The work ends with an account of the ascent of another of the peaks, the Langkofel ; and we are edified by reading of the reunion of the party with some hundred Hungarian, Austrian, and Italian guests at the Hotel Rossi at St. Ulrich, where there were no British, yet English was so generally spoken, that an irate Bohemian doctor left it in disgust, on the ground that no other language was to be heard. As we read different books of travels, nothing puzzles us more than the wide discrepancies as to the relative predominance of each especial tongue. Mr.
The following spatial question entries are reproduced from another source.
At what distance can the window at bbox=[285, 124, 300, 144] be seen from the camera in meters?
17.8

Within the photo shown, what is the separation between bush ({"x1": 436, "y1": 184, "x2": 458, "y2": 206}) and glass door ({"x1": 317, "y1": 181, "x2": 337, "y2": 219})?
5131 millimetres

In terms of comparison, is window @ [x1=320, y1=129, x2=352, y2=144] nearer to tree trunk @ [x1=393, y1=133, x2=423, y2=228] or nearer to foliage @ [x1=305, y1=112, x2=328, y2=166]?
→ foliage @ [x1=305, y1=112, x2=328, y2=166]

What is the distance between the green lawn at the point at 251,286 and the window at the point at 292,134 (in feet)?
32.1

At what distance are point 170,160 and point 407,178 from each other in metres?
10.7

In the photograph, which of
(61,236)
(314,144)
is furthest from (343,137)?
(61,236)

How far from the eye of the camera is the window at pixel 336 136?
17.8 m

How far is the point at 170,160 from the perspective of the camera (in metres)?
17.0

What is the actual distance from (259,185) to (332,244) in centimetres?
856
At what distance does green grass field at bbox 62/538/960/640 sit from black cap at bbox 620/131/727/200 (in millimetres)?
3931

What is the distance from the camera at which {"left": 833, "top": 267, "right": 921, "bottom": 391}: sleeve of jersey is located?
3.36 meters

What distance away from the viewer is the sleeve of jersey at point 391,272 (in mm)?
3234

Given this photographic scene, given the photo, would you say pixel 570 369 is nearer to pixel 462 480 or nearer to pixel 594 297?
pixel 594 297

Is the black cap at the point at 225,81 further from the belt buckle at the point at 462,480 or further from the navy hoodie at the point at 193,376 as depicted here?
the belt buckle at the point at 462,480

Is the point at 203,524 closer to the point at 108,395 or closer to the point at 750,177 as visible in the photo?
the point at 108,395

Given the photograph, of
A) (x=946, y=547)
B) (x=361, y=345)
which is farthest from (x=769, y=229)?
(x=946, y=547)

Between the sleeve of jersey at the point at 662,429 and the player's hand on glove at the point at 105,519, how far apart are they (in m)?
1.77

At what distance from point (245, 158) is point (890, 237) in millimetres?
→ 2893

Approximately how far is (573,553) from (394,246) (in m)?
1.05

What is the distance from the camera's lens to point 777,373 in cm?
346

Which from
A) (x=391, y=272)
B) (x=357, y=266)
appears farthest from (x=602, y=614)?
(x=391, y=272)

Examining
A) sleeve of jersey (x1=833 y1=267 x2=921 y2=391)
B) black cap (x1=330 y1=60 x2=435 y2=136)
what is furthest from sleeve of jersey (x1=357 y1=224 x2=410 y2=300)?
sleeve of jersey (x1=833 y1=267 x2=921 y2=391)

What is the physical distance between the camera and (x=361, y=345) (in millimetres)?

Davies's book ends with a spirited eulogium on his favourite sport, which inspires us with more both of sympathy and admiration, than so far can the feats of the cyclist. "The only good climbing is safe climbing," he says modestly enough. For, as we study some of the drawings illustrative of the ascents—such, for instance, as that of Luigi Bernhard beginning on the Peak of the Five Fingers, we that stay at home are apt to experience some- thing like a shiver down the back, and to wonder what dangerous climbing may be like. It is even a little sugges- tive of the exploits of Mr. Haggard's famous climbers in She. But the book is a good book, and as far as description can really reproduce feats of the kind, it is, to our mind, very successful.